È successo di tutto, è cambiato il mondo tre volte; la prima con la fine della «belle époque» e la prima guerra mondiale, poi con la fine della seconda guerra mondiale, e infine con il trionfo di un «miracolo economico» dalle conseguenze inesauste.

1997: trent’anni dalla morte di Totò.

1998: cent’anni dalla nascita di Antonio de Curtis in arte Totò, avvenuta il 15 febbraio dei 1898 a Napoli, in via Santa Maria Antesaecula, in quel rione Sanità che resta ancora una città della città, e che è stato mirabilmente narrato da Eduardo De Filippo in un suo celebre lavoro teatrale, "Il sindaco del Rione Sanità", e più recentemente in cinema, da Antonio Capuano in "Pianese Nunzio, 14 armi a maggio".

Festeggiamenti, giornate televisive, convegni, pubblicazioni, ristampe di film e di dischi, omaggi di ogni sorta: cent’anni fa nasceva infatti, con Antonio de Curtis, il comico principe di questo secolo in Italia, la cui maschera e bravura permettono il paragone con i più grandi, con i Chaplin e i Keaton, i Laurel-and-Hardy e i fratelli Marx.

Via Santa Maria Antesaecula è un budello contorto che va dai Vergini a San Severo, fino a incontrare la collina di Capodimonte.
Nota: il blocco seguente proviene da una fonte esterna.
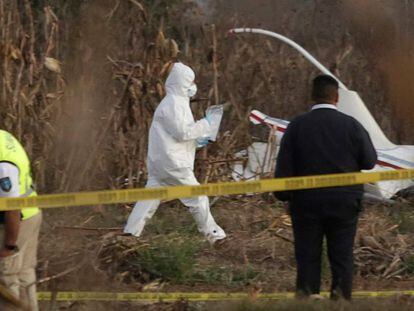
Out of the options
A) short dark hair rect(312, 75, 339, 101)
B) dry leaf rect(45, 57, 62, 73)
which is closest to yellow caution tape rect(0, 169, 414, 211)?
short dark hair rect(312, 75, 339, 101)

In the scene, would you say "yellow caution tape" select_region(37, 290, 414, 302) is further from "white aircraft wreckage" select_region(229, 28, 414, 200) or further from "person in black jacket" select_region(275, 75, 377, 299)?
"white aircraft wreckage" select_region(229, 28, 414, 200)

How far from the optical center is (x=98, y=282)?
25.0 feet

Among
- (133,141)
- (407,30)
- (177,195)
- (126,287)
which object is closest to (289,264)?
(126,287)

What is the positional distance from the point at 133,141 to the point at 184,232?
2174 mm

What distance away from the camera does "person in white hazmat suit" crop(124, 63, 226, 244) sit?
9.69 m

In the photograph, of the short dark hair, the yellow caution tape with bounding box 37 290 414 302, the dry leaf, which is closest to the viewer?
the short dark hair

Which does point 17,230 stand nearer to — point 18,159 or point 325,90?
point 18,159

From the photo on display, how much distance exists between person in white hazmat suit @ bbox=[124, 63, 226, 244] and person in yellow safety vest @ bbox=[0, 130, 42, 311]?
3268 millimetres

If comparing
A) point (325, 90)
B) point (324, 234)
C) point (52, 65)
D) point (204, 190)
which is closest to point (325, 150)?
point (325, 90)

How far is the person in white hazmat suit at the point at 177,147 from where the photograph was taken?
969 centimetres

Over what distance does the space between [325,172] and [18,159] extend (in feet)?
6.55

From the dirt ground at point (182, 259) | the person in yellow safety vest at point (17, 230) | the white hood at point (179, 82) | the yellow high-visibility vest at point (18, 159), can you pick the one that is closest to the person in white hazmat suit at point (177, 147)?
the white hood at point (179, 82)

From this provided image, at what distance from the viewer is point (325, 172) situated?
6.84m

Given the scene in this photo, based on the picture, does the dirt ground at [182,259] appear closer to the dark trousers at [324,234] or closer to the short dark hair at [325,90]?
the dark trousers at [324,234]
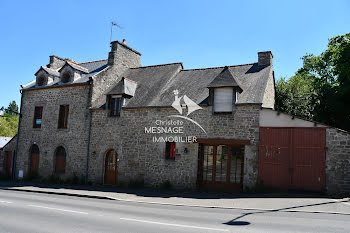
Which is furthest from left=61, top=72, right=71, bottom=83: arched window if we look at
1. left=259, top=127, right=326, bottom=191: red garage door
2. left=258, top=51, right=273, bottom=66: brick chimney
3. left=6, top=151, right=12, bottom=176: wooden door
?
left=259, top=127, right=326, bottom=191: red garage door

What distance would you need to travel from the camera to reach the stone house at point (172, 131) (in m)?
12.8

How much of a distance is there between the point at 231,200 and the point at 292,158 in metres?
3.39

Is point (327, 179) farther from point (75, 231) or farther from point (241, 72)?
point (75, 231)

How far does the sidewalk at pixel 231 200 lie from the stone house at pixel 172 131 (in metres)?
0.92

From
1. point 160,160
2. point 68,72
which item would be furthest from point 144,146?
point 68,72

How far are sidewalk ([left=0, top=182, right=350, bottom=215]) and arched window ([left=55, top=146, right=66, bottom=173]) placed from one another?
10.7 feet

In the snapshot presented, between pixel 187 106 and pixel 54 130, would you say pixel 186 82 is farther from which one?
pixel 54 130

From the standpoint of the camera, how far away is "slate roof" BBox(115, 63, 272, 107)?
14805 millimetres

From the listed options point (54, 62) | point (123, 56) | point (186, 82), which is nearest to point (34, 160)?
point (54, 62)

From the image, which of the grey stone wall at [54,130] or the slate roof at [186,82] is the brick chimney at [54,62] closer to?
the grey stone wall at [54,130]

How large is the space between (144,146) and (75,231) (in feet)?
31.4

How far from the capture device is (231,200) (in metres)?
11.9

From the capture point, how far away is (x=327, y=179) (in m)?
12.0

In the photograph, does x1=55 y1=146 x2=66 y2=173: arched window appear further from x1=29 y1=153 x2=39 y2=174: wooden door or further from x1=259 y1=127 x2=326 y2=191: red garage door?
x1=259 y1=127 x2=326 y2=191: red garage door
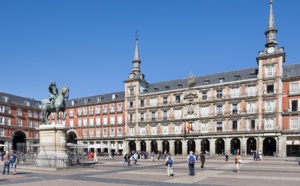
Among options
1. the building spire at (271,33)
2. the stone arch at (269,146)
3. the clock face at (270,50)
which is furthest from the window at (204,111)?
the building spire at (271,33)

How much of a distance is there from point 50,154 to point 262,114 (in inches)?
1476

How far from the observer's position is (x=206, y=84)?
53.8 metres

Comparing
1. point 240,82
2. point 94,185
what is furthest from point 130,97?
point 94,185

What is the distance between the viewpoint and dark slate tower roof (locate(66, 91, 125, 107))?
66.7m

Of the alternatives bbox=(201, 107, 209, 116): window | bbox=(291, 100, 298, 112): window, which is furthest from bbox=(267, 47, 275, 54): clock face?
bbox=(201, 107, 209, 116): window

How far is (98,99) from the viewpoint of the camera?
69.2 metres

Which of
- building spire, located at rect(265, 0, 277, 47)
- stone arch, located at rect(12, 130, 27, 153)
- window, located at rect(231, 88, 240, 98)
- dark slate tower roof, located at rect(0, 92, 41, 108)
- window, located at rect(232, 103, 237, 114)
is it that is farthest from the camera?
stone arch, located at rect(12, 130, 27, 153)

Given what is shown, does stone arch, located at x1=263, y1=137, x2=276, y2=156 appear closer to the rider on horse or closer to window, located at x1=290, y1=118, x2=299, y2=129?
window, located at x1=290, y1=118, x2=299, y2=129

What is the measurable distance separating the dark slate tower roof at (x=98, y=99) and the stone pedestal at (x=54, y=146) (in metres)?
41.8

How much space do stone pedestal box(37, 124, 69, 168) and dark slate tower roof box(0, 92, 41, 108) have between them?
49.4m

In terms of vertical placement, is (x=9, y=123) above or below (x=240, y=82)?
below

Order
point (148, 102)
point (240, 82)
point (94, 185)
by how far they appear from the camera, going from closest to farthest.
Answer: point (94, 185) < point (240, 82) < point (148, 102)

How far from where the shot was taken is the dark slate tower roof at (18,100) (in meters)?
65.5

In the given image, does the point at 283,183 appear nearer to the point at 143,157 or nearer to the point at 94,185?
the point at 94,185
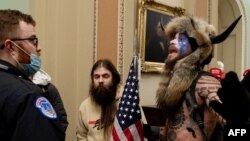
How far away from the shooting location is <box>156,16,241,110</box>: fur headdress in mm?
2596

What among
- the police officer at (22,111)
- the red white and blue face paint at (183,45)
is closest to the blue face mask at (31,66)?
the police officer at (22,111)

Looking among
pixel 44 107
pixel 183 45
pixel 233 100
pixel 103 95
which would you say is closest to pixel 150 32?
pixel 103 95

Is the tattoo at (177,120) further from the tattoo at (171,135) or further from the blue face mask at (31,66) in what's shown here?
the blue face mask at (31,66)

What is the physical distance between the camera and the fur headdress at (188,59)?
8.52 feet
Questa parte di Napoli era un tempo extra-moenia, fuori di Porta San Gennaro, ed era terra di orti e di grotte, luogo di antichi culti là dove, come nel cimitero sotterraneo delle Fontanelle, sempre dentro la Sanità, il mondo dei morti incontrava quello dei viventi.

Alle Fontanelle tuttora vige il culto delle «aneme pezzentelle», quelle a cui non pensa più nessuno e che non hanno più nome, e in mezzo alle sue piramidi di teschi si aggirò, in una scena famosa, Ingrid Bergman diretta da Rossellini nel suo Viaggio in Italia; poche settimane prima che Rossellini dirigesse Totò in un film sfortunato, che avrebbe potuto e dovuto essere un capolavoro, "Dove la libertà!" e Totò, così ossessionato dalla morte, autore di un poemetto come "A livella", ha certo molto amato, se l’ha vista, la scena delle Fontanelle.

Nel frastuono delle celebrazioni, neanche via Santa Maria Antesaecula viene risparmiata, e proprio ai Vergini, al Palazzo dello Spagnuolo che si sta cercando di restituire all'antico splendore, avrà sede un Museo Totò che si spera non frivolo e banale... La Sanità si sta insomma riappropriando del grande attore, che nei suoi vicoli è cresciuto e ha ricevuto la sua vocazione, come ha spesso narrato, assistendo bambino alle piccole recite improvvisate di famiglia, sulle soglie dei «bassi» o nella piazzetta, o alle feste con musica e «giochi di fuochi» che fino a poco tempo fa culminavano alla Sanità nella sua piazza centrale per la festa di San Vincenzo protettore del quartiere, che i napoletani hanno soprannominato il «Monacone». Gli anni in cui Totò si formò erano quelli della «belle époque», e finirono con la prima guerra mondiale. Erano gli anni in cui il teatro, sia il ricco che povero, viveva a Napoli una stagione esplosiva. C’era il grande Viviani attore, regista, autore di spettacoli corali di perlustrazione della vita della città e dei suoi dintorni: c’era Gustavo De Marco, il «fantasista svitabile» che fu maestro di Totò e delle sue inimitabili contorsioni corporee e facciali; c’erano i cantanti Pasquariello, Gilda Mignonette e Elvira Donnarumma, i poeti e parolieri Salvatore di Giacomo, Libero Bovio, Rocco Galdieri, Ernesto Murolo e tanti altri; c’era Eduardo Scarpetta padre dei tre De Filippo.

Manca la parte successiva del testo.